Good description! It's too bad other NHTSA complaints aren't as well written.


----------



## Ger8mm (Mar 13, 2014)

I hope I don't come across this problem in mine.


----------



## vwgtiglx (Jun 13, 2013)

Ger8mm said:


> I hope I don't come across this problem in mine.


I have to agree with the above quote here, "Knock-on wood," although my ears are still ringing from that previous NHTSA quote.
Gary_G you're not a lawyer by any chance are you? I just had to ask.

Your Quote, "I haven't brought the car to my dealer yet because I know he is going to just say everything is fine." - Gary_G

Have you taken your car to the dealership to document this problem with them yet? I think it would be smart to at least have this noted in your car's history by the dealer in case there would be a future recall for this problem regardless if they fix it now or later.


----------



## Gary_G (Jun 14, 2013)

No, I'm not a lawyer... and I have brought my car to the dealer I bought the car from to have them check the GM database for the problem... and also to go on record for the problem. All they would say is that there are no steering issues found for my Chevy Cruze VIN number. They told me to bring the car in to see if they can duplicate the problem on a test drive... now here is the strange part... the steering issue has stopped for the past 3 days before my dealer appointment. I don't know if this is temperature related or a computer module/ software issue but it appears not to be the steering rack. It is crazy because when I had the problem it was more than just annoying it was a safety issue while lane changing. I told the dealer I will make another appointment when it happens again. Maybe Chevy should have named the car Christine instead of Cruze... Stephen King would love this car!


----------



## Gary_G (Jun 14, 2013)

Just been contacted by Chevy Customer Care regarding my complaint with NHTSA...
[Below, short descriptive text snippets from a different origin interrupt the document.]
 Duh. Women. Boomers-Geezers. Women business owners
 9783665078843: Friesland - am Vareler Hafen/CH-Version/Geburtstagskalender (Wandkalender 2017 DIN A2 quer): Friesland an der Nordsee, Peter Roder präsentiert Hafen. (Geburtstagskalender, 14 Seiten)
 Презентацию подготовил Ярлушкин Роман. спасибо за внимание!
"I again apologize to hear of this concern and I also apologize for any frustrations this may have caused. Thank you for providing this information. I will be sure to document this message within our system and make sure it reaches the correct group within our corporation. Please let us know if we can be of any other assistance. 

Kristen A.
Chevrolet Customer Care"


----------



## Gary_G (Jun 14, 2013)

It has been 2 weeks since the steering issue spontaneously ceased to exist... I hope it stays that way! I have to wonder if the issue was temperature related... it has been relatively warm the past couple of weeks. Anyone out there find that the steering problem goes away with warming temps?


----------



## jblackburn (Apr 14, 2012)

Gary_G said:


> It has been 2 weeks since the steering issue spontaneously ceased to exist... I hope it stays that way! I have to wonder if the issue was temperature related... it has been relatively warm the past couple of weeks. Anyone out there find that the steering problem goes away with warming temps?
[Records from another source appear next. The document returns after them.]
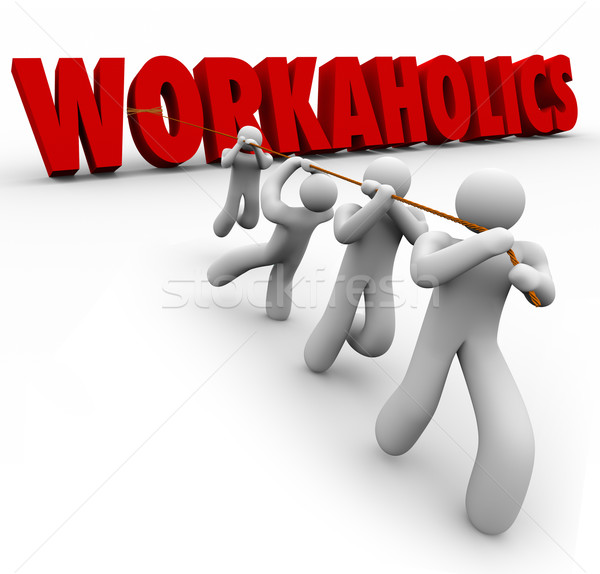 Workaholics 3d Word Pulled by Team People Working Together Stock photo © iqoncept
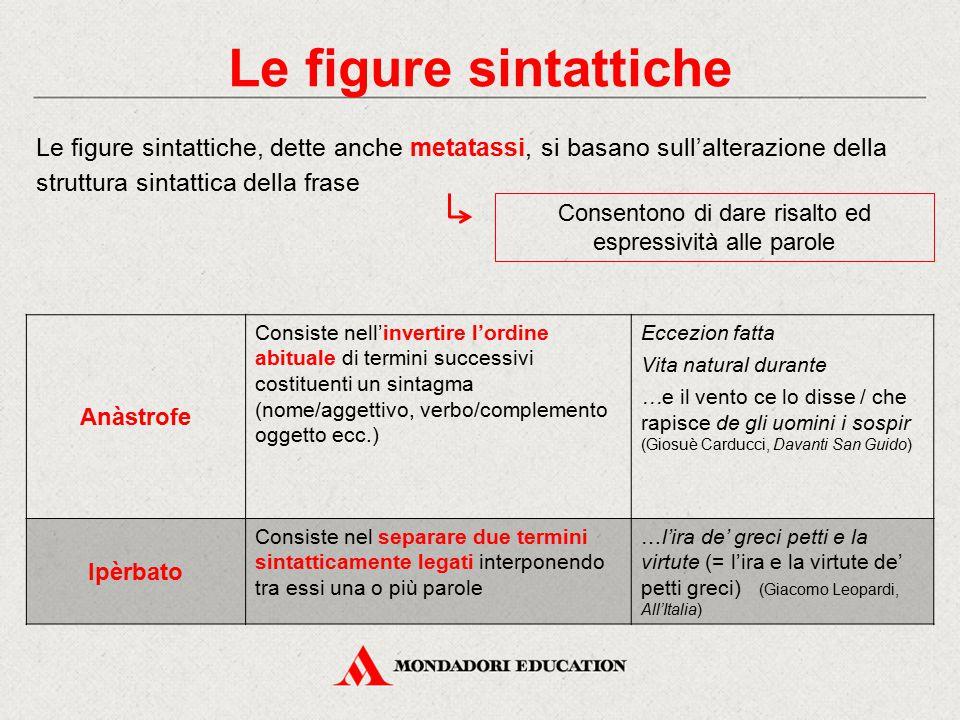 Le figure sintattiche Le figure sintattiche, dette anche metatassi, si basano sull'alterazione della struttura sintattica della frase Consentono di da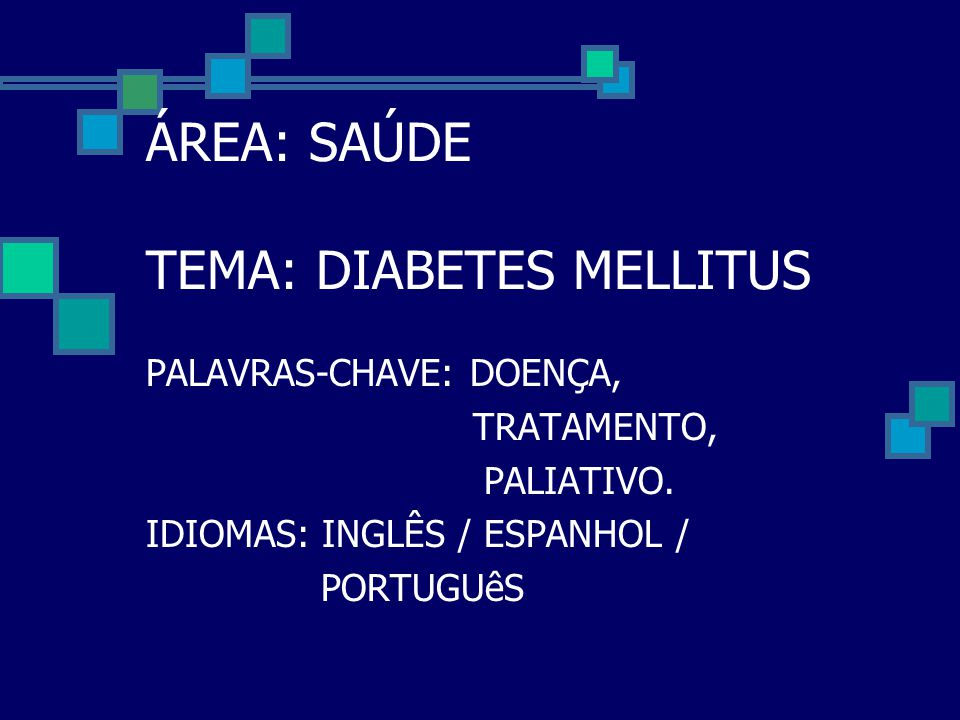 ÁREA: SAÚDE TEMA: DIABETES MELLITUS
Mine did it in the transition from winter to spring when it was 45-50F, and then abruptly stopped.


----------



## Gary_G (Jun 14, 2013)

Thanks for the reply... sounds like just what happened with my Cruze. I am hoping it doesn't return in the winter because I believe the steering problem is a safety concern when traveling on icy or snow covered roads.


----------



## jopair (Jul 21, 2014)

I just had my 2014 Cruze LTZ RS fixed for the sticking steering problem. Ask them about reprogramming the electroning steering module. Bulletin Document ID#4036174


----------



## jopair (Jul 21, 2014)

I just had my 2014 Cruze LTZ RS fixed for the sticking steering problem. Ask them about reprogramming the electroning steering module. Bulletin Document ID#4036174...


----------



## jopair (Jul 21, 2014)

I just had my 2014 Cruze LTZ RS fixed for the sticking steering problem. Ask them about reprogramming the electronic steering module. Bulletin Document ID#4036174


----------



## jalaner (Dec 28, 2013)

The Porsche Boxster and pre 2009 Corollas have the vastly superior but more expensive to install hydraulic steering. Electric steering sucks.


----------



## jblackburn (Apr 14, 2012)

jalaner said:


> The Porsche Boxster and pre 2009 Corollas have the vastly superior but more expensive to install hydraulic steering. Electric steering sucks.


The 2007 Corollas steering is completely lifeless and feels like a rubber band. My 2003 Camry was the same way. I actually like the EPS on both of our cars now. If they get it right, they can get some road feel into it too.


----------